American record producer (1924–2018)

Sumner Lester (November 15, 1924 – April 28, 2018), better known as Sonny Lester, was an American Grammy-award-winning music producer from New York City. He started his career as a musician in a big band jazz ensemble before being drafted into the U.S. Army. During the war he earned a Purple Heart and worked under Henry Kissinger, who was an intelligence officer at the time. Lester's recordings have been distributed by labels including Blue Note, United Artists, Capitol, Denon and CBS Records.

==Record label executive==
In 1966, Lester formed Solid State, the jazz division of United Artists Records, with arranger Manny Albam and recording engineer Phil Ramone. He later formed Groove Merchant in the early 1970s The label released albums by jazz musicians such as Chick Corea, Joe Williams, Dizzy Gillespie, and Jimmy McGriff.
When his distribution deal ran out in the mid-1970s, he launched LRC Records, continuing to release albums by jazz artists such as Jimmy McGriff, Jimmy Ponder, Joe Thomas and Brad Baker, which generally had a contemporary soul/disco flavor.
The Thad Jones/Mel Lewis Orchestra, called simply "The Orchestra" on the first album, recorded all of their early and most influential albums for Solid State. The label was eventually consolidated into Blue Note Records and Lester was named producer of the Denon Jazz series in 1986.
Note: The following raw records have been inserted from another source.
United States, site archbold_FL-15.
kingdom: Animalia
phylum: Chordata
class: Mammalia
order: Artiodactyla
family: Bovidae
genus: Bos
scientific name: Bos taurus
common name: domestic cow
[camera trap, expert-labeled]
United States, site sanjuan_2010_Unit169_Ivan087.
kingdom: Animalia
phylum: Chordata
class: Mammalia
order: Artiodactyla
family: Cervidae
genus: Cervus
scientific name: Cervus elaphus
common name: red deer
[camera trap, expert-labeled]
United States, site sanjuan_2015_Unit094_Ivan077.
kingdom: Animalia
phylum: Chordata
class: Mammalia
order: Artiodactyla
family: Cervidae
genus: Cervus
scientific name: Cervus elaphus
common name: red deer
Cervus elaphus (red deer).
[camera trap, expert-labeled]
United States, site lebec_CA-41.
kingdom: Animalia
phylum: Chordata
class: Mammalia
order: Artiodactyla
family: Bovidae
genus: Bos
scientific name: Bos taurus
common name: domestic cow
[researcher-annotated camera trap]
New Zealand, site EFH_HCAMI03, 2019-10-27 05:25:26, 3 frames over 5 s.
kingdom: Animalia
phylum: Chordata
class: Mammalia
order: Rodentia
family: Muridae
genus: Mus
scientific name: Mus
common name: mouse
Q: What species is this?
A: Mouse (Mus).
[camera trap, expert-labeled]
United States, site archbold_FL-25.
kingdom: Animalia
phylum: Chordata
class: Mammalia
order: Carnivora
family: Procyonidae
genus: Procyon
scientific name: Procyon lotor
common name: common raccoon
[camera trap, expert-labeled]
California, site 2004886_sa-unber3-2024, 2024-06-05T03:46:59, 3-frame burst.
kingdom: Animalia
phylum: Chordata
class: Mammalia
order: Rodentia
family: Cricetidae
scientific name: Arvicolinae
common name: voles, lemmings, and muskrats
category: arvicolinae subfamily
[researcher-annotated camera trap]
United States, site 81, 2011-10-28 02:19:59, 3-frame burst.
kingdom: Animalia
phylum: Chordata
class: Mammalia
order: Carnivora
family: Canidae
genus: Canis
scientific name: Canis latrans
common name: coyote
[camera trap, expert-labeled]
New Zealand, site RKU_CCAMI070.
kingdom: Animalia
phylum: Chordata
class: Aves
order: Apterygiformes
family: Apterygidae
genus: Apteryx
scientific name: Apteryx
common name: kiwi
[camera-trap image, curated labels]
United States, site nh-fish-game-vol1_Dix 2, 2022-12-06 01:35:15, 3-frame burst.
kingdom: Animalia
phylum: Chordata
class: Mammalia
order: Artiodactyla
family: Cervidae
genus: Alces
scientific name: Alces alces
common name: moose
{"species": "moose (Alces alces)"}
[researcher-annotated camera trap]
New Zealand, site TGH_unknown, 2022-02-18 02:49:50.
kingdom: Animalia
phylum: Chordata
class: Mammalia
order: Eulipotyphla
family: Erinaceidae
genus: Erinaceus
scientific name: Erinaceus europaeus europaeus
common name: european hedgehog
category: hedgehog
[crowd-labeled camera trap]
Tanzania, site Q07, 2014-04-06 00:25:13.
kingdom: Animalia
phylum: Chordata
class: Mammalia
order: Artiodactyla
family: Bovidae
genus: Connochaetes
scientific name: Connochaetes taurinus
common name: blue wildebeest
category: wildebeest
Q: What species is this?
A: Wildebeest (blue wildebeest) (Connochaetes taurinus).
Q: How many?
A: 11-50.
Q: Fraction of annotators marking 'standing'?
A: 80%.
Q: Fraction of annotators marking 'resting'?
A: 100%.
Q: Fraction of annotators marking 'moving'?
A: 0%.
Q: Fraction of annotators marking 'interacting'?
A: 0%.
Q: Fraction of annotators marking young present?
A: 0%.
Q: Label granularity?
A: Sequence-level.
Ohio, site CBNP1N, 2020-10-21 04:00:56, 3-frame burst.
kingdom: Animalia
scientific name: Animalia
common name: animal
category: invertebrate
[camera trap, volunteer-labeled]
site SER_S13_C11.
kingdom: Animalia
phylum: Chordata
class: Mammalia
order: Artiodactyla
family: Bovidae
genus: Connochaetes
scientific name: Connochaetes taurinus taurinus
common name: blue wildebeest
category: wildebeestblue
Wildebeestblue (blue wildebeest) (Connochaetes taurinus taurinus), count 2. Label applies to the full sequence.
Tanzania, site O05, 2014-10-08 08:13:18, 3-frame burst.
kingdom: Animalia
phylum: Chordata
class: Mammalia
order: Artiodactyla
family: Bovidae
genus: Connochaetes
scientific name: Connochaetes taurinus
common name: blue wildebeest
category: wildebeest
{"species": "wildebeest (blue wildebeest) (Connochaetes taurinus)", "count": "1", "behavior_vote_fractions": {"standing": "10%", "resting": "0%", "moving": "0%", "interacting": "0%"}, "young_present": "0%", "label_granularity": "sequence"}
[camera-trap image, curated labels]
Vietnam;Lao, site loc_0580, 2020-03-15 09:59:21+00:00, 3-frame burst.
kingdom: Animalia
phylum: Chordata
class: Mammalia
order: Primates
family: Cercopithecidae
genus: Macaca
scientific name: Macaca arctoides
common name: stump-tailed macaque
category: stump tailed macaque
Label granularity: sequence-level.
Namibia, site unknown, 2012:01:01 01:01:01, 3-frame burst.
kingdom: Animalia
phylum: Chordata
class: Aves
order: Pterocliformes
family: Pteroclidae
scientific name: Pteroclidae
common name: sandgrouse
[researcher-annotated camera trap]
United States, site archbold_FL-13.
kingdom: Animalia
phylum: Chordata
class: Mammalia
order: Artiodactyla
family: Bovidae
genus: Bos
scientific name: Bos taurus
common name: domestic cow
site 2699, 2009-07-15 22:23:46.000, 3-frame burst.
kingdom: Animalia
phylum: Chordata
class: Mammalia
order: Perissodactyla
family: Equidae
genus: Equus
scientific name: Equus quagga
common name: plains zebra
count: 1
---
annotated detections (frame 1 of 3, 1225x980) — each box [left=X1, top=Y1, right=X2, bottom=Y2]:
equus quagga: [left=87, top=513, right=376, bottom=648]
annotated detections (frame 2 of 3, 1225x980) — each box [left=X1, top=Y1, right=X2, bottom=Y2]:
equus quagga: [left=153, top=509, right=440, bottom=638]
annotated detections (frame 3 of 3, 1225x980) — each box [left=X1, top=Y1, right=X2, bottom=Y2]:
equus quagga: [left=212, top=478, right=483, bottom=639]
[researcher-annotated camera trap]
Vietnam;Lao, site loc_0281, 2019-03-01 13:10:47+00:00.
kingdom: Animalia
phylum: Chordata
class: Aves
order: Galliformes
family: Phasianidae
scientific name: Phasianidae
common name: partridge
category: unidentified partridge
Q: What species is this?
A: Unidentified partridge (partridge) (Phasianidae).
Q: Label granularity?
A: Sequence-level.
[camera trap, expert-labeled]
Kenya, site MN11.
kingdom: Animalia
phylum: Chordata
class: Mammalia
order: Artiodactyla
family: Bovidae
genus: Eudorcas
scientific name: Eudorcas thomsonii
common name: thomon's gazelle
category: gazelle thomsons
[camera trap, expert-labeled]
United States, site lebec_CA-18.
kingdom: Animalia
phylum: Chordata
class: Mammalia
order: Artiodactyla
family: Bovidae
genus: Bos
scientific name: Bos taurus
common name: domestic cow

By 1993, The New York Times reported that his record company, Lester Recording Catalog (LRC, Ltd.), had "nearly 150 titles, and annual revenues are $3 million to $4 million."

LRC releases jazz records as CDs. In the early 1990s, Lester retained the rights to a number of records he produced in the 1960s and 1970s and reissued them as CDs on LRC. The company's catalog includes recordings by Dave Brubeck, Count Basie, Chick Corea, and Dizzy Gillespie. LRC has also sold original recordings by emerging jazz acts. In a 1993 interview with Crain's New York Business, Lester said, "Record companies are so big and monstrous, they don't have the time to nurture jazz artists. We do. We speak their language and the artists know and respect us, so they feel comfortable here."

==Personal life and death==
Lester died in University Park, Florida on April 28, 2018, at the age of 93.